The unfortunate thing about the function window-configuration-to-register
is that it returns an opaque #<window-configuration>
data structure that is not easily serialized. Instead, one should use the function window-state-get
which will return a window configuration as an elisp data structure. Calling it with the following parameters will return a data structure that is amenable to being saved in an elisp source file.
(window-state-get (frame-root-window) t)
The return value of the above function can be passed to window-state-put
to restore the window configuration later.
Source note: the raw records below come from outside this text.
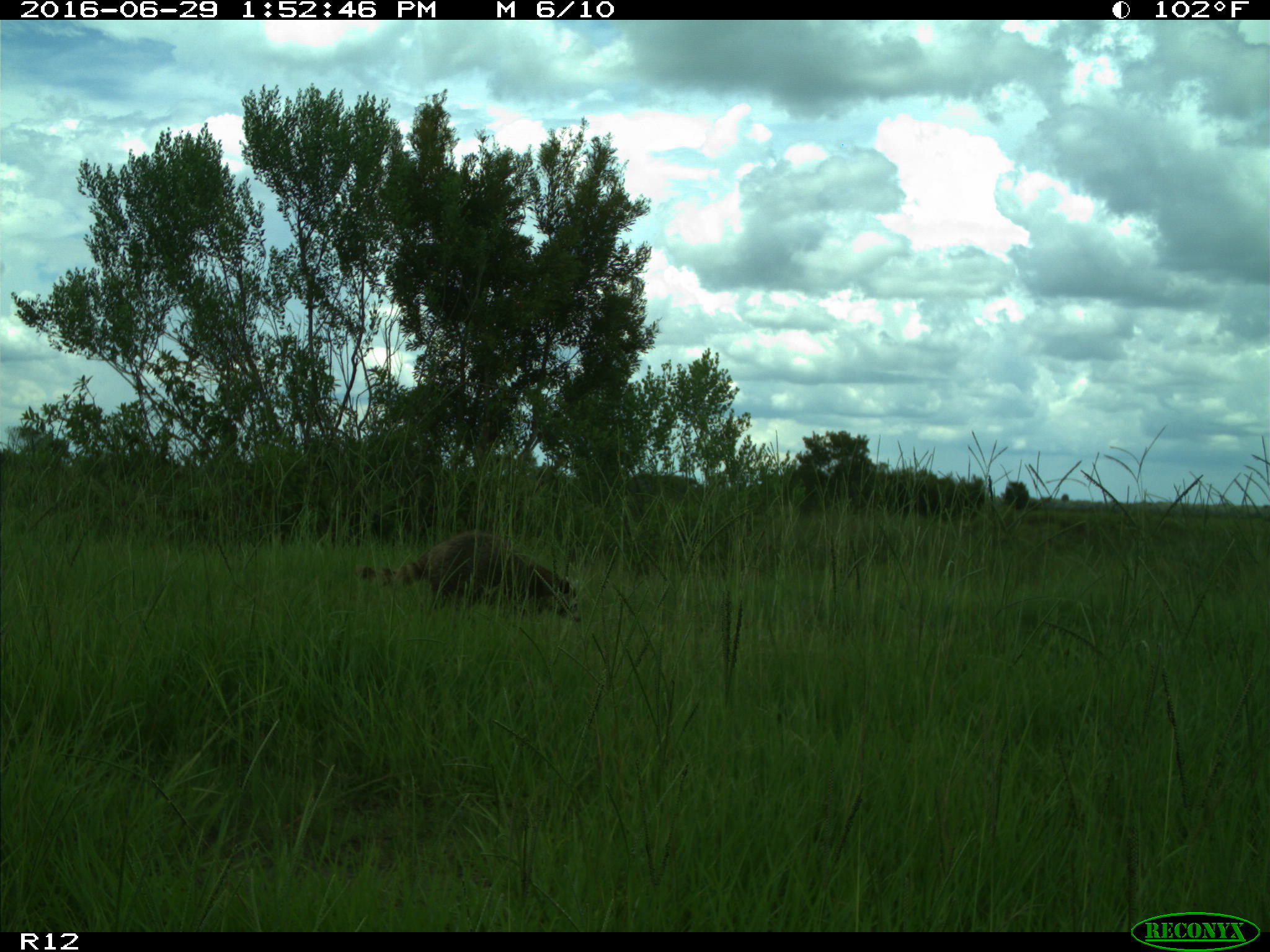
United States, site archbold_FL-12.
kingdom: Animalia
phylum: Chordata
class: Mammalia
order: Carnivora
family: Procyonidae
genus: Procyon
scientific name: Procyon lotor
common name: common raccoon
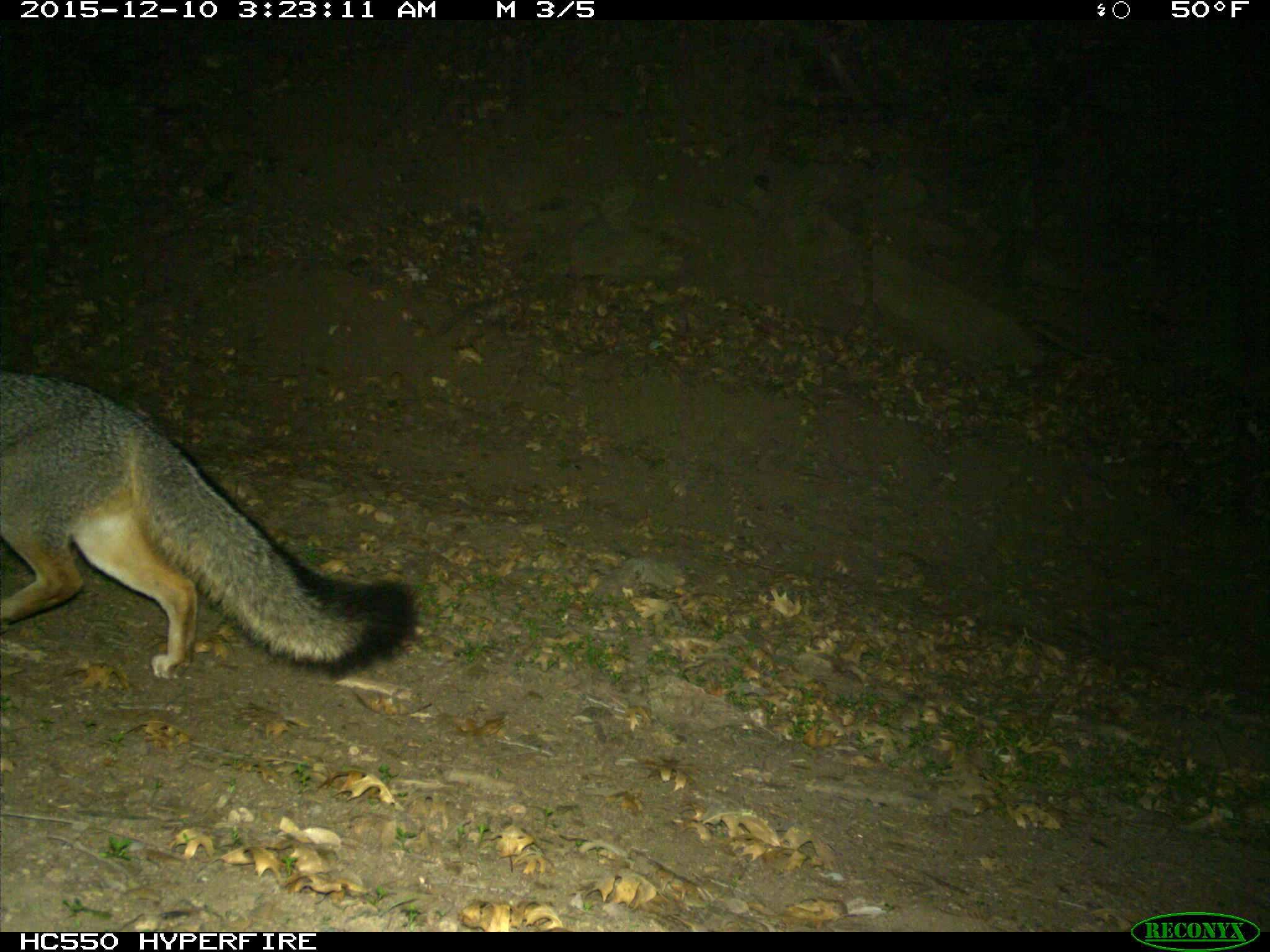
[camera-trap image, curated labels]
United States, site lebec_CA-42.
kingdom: Animalia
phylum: Chordata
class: Mammalia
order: Carnivora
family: Canidae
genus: Urocyon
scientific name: Urocyon cinereoargenteus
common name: gray fox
Urocyon cinereoargenteus (gray fox).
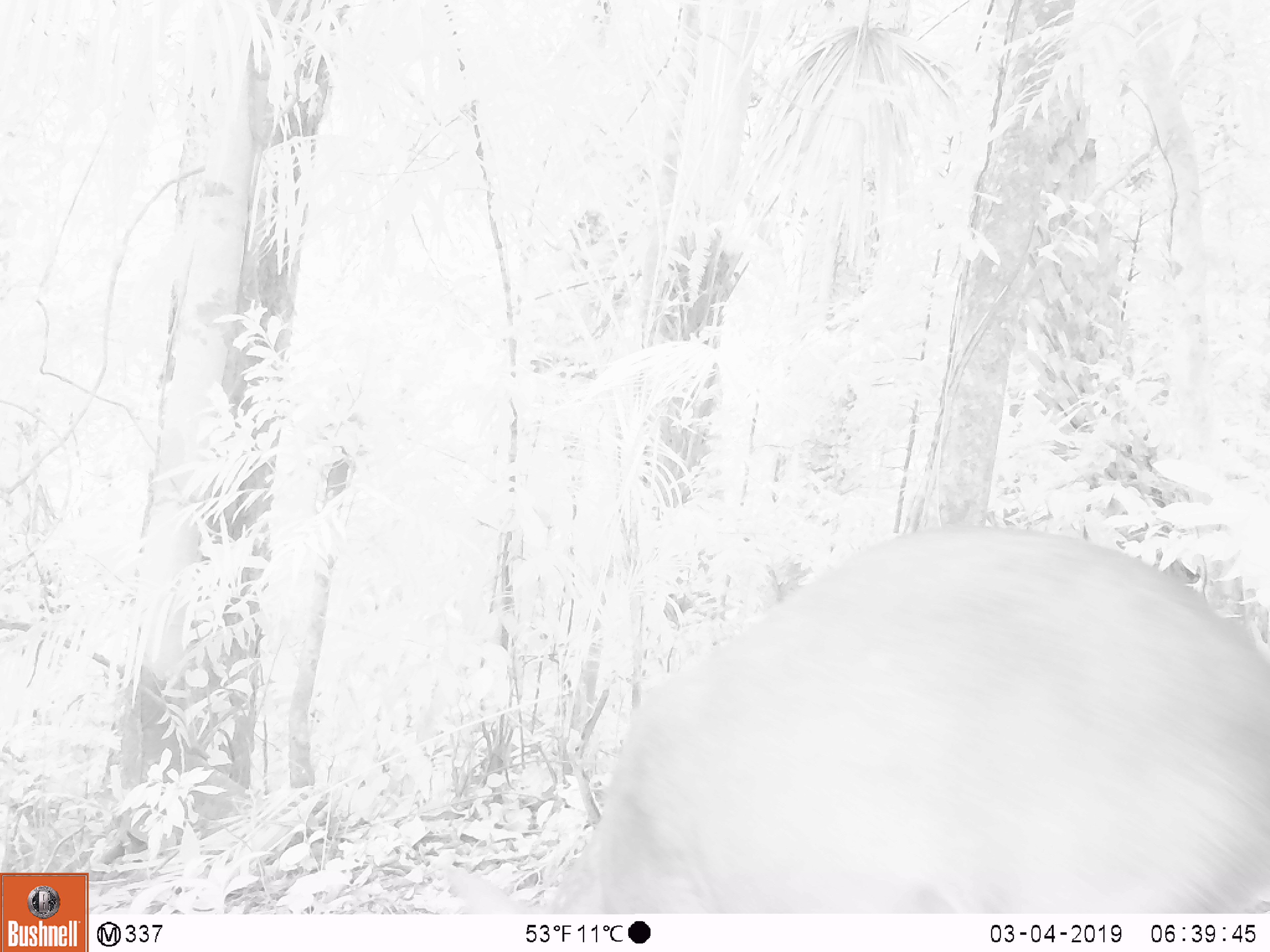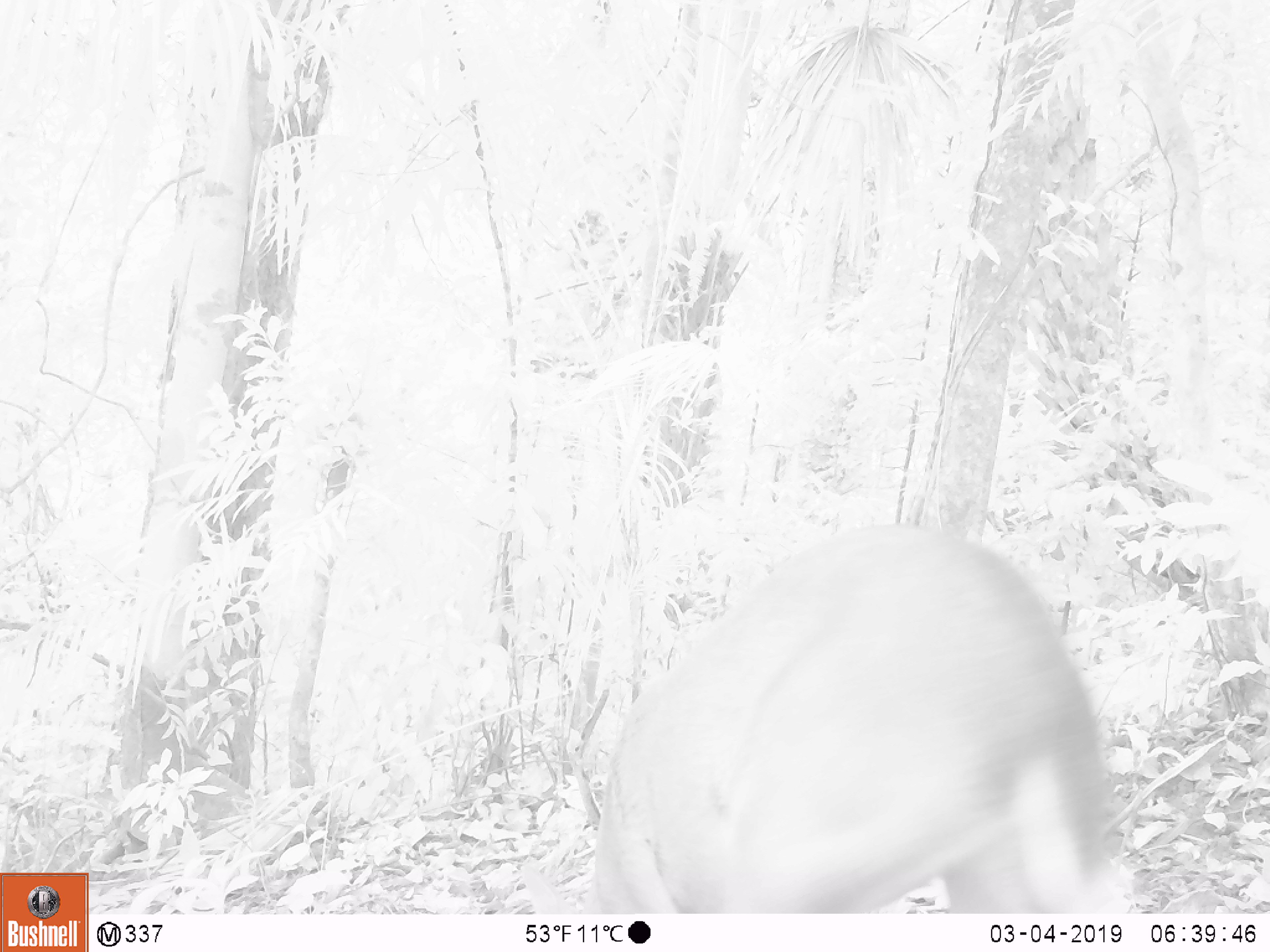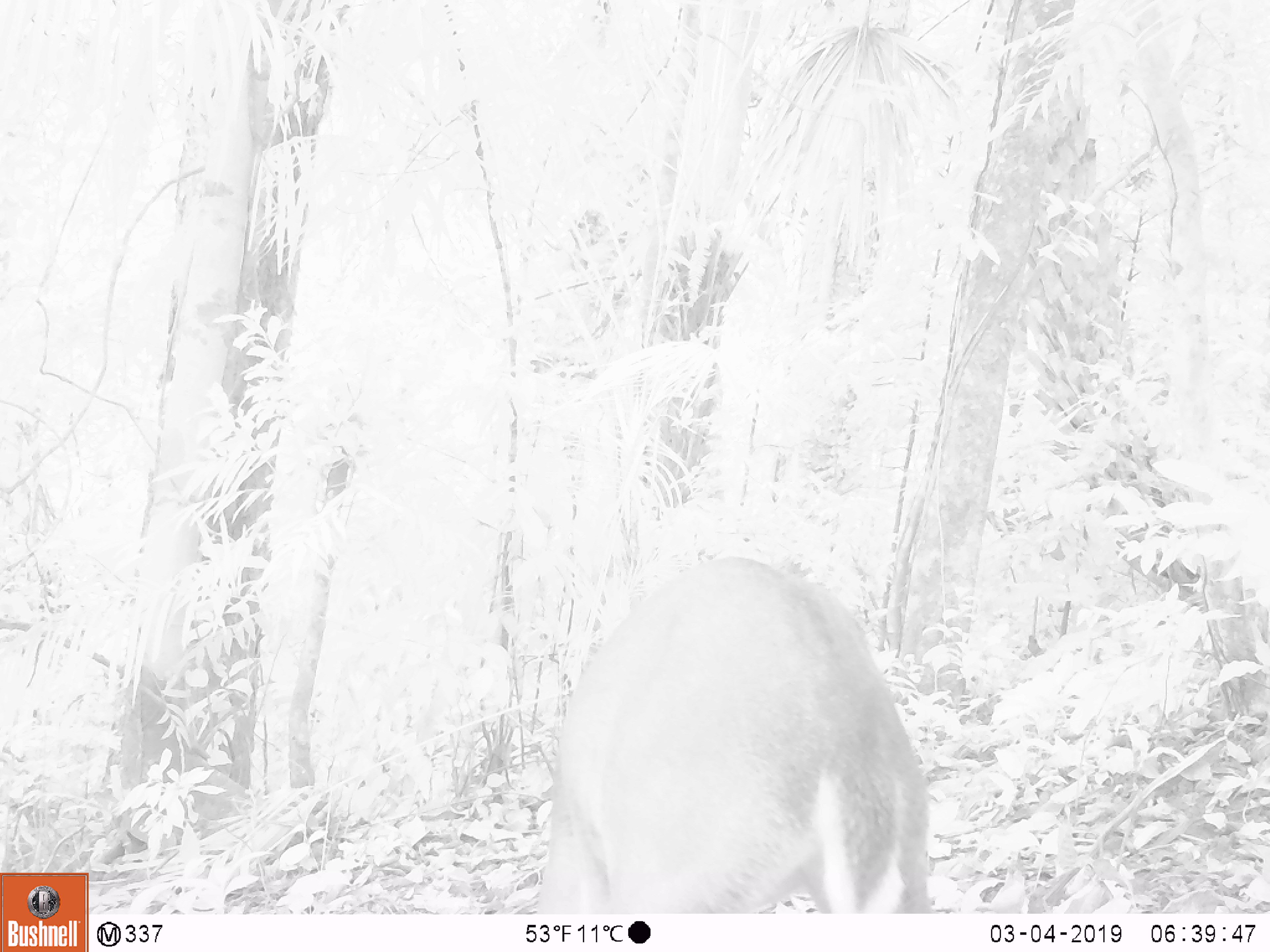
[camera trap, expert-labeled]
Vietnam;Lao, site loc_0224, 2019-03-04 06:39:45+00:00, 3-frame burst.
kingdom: Animalia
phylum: Chordata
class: Mammalia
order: Artiodactyla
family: Cervidae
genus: Muntiacus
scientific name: Muntiacus vuquangensis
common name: large-antlered muntjac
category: large antlered muntjac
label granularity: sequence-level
To make this more generally usable, I came up with the following interactive functions.
(defvar w/configs (make-hash-table :test #'equal)
"This is a hash-table where window configurations used by w/save and w/load are stored.")
(defun w/save (key)
"Save the current window configuration to w/configs."
(interactive "sName for window configuration: ")
(puthash key
(window-state-get (frame-root-window) t)
w/configs))
(defun w/load (key)
"Load a named window configuration from w/configs."
(interactive
(let* ((completion-ignore-case t)
(completions '())
(nothing (maphash (lambda (k v) (push k completions)) w/configs)))
(list (completing-read "Choose: " completions nil t))))
(window-state-put (gethash key w/configs)))
These two functions can be used to save and load window configurations into the hash-table w/configs
. If there are window configurations you use often, you can preload w/configs
with those settings. Binding these functions to keys is left as an exercise for the reader.
This solution doesn't use registers, but that's OK. It does solve the higher-level problem of saving and loading window configurations in elisp data structures. Whether the register system is used or a hash-table is used is an implementation detail.